Sorry, I forgot to check if the book was available here to review. Here is my review from December 29, 2013-
My stated policy on reviewing works by independent authors is that if it receives less than three stars, I will not post a rating and review. I guess I should clarify. That is if the author requests I review something he or she wrote. If I pick something up on my own, I will review it.
So far, the Druid series was not so good. The angels came across as intellectually challenged, sort of special needs. There was a lot of repetition. And a couple of Bobby Ewing incidents. Blech. Dallas really did leave a lasting impression, and not a particularly good one.
In addition, it almost felt like fan fiction. I got the impression that some of this was borrowed from True Blood.
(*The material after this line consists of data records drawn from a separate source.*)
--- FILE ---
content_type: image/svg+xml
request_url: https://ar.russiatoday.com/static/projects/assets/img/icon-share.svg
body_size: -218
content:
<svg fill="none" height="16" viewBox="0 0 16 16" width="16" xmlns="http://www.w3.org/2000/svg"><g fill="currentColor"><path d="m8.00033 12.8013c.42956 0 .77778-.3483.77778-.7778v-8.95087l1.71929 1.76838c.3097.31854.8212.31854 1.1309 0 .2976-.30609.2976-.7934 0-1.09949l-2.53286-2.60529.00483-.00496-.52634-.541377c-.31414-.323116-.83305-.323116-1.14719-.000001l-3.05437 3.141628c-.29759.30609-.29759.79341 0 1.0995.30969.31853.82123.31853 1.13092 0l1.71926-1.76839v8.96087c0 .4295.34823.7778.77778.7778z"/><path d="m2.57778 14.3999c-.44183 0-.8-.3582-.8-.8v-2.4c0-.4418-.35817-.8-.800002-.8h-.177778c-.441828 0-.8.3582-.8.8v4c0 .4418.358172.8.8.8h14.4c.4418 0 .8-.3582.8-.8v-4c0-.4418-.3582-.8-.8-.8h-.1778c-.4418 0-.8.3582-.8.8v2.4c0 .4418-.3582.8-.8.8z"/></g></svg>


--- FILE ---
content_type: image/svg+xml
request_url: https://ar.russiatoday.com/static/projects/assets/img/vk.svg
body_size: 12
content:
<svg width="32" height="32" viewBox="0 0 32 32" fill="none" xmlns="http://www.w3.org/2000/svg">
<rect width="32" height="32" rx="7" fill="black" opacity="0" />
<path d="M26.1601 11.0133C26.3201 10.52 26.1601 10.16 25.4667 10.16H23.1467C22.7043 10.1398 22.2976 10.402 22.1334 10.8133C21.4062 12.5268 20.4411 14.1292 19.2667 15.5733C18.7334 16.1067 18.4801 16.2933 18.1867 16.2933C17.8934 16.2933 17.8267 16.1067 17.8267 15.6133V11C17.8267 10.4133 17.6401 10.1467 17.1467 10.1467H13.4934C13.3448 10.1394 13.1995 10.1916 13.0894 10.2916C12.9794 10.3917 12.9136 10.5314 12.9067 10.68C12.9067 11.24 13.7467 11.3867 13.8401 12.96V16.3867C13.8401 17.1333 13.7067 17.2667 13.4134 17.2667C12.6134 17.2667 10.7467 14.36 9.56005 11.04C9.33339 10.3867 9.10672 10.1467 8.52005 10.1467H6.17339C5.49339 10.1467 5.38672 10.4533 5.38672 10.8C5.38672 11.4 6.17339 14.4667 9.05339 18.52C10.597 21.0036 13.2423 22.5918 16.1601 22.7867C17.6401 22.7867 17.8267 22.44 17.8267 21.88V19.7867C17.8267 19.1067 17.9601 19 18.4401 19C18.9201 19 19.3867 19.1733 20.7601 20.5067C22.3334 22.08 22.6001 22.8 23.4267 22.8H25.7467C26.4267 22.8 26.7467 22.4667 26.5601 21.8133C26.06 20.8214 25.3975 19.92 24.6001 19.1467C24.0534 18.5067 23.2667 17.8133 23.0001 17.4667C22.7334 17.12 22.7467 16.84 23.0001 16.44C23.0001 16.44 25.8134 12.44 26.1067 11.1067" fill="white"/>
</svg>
There is some good porn in here if you are not squeamish. Eros touches on the non-violent rape fantasy, you know, you don’t want to have sex with the guy, he’s insistent but makes sure you that you verbally consent, even though you know you shouldn’t but it is oh, so naughty and you can’t resist, and even as you’re doing it, you know it’s wrong. Etcetera.
Anyway, it got two stars because the sex scenes are pretty hot and I love the covers. That’s about it. And I am probably being generous because it is Christmas. Will I continue with the sequels? If they are offered free and I feel the urge for something completely different from my usual genre, sure. Otherwise, no.